In my view the authorities must quickly move to penalise ANY shipper found to have misdeclared such batteries, whether deliberately or innocently, to get the message out there: these sort of batteries can be very dangerous to aircraft. And by misdeclaration I also mean if someone declares them but also does not correctly classify them by their specific physical properties, pack them in accordance with the correct packing instructions and comply completely with every detailled aspect of the applicable regulations. You can't forbid them from aircraft. New technology batteries are such an integral part of everyday life, a ban will not work.

IGh
13th Sep 2011, 14:58
From FAA's site:
Press Release – FAA Proposes $175,000 Civil Penalty Against MIT (http://www.faa.gov/news/press_releases/news_story.cfm?newsId=13083)

"... a fiberboard box containing 33 electronic devices ... Aug. 25, 2009. Each electronic device consisted of a lithium battery attached to a circuit board and tube-like container.The package was discovered with smoke and flames coming from it while it was moving on a conveyor at the FedEx sorting facility in Medford, Mass. Two of the devices in the package heated and melted, which caused the surrounding cushioning and packaging to catch fire. ... package was not properly labeled ... did not know the shipment contained hazardous material. ... unsuccessful attempts to extinguish the flames with a fire extinguisher.
"... batteries were not packaged in a manner that would prevent a short-circuit that could create sparks or generate a dangerous quantity of heat...."

MMC
13th Feb 2012, 17:05
As you have all discussed, the problem is most crew are not aware of the issue and do not know the best way to fight a Lithium Fire.

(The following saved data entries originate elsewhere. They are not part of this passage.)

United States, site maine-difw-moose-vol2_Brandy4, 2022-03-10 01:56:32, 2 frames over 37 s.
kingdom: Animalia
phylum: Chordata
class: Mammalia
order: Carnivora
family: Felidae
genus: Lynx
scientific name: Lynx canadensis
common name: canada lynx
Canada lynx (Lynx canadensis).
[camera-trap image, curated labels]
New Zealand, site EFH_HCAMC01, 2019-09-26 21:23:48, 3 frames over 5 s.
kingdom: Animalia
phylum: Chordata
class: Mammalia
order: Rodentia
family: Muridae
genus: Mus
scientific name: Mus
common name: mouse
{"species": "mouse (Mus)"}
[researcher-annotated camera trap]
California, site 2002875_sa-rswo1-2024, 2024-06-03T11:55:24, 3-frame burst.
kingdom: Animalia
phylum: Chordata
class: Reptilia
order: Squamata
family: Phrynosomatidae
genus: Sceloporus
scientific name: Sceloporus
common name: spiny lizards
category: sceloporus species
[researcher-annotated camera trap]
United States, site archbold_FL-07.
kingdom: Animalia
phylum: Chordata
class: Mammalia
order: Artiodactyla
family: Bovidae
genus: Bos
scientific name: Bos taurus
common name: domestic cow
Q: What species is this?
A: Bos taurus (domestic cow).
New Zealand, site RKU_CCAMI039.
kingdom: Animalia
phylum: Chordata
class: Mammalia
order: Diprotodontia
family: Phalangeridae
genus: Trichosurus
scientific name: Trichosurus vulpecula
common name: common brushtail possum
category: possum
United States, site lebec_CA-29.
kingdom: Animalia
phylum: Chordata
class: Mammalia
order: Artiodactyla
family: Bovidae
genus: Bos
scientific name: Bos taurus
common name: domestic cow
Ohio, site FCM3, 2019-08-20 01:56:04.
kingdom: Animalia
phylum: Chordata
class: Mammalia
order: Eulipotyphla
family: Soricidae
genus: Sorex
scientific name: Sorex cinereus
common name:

The best fire extinguisher to use on them is water not halon, as water not just puts out the fire but also cools the battery cells.

After studying the recommendations from many sources, we have produced a free short online course that we have made available to anyone. The course is aimed at Flight & Cabin Crew but is also recommended for personnel that handle baggage and cargo. You can view the course at XXX and just follow the links.

The course has a link to the FAA video on YouTube

XXX - bit close to marketing, methinks. Anyone interested should PM the poster for details. JT

Milo Minderbinder
14th Feb 2012, 08:31
A few years ago I had a Motorola mobile phone battery overheat and start smoking while in my trouser pocket. I was in WH Smiths at the time with an armful of shopping, and had to leave in a hurry while being chased by the store staff....
Anyway, got outside and the phone was almost too hot to touch, but I managed to get the battery out - and the discharge and overheating stopped.
Moral of the story? If the battery isn't "in place" in a device its unlikely to discharge and so overheat. Make passenger remove batteries from phones and computers before boarding
Incidentally - I returned the phone and battery to Motorola for checks - and they said the problem was due to "water damage" - which was absolute rubbish.
I don't care what anyone else may say - personal experience proves that lithium cells are a serious risk. I could've had me b******* burnt off!

craftmaster
31st Jan 2013, 19:27
It looks like the industry is in fact moving away from water which is disastrous and shifting to containment bags.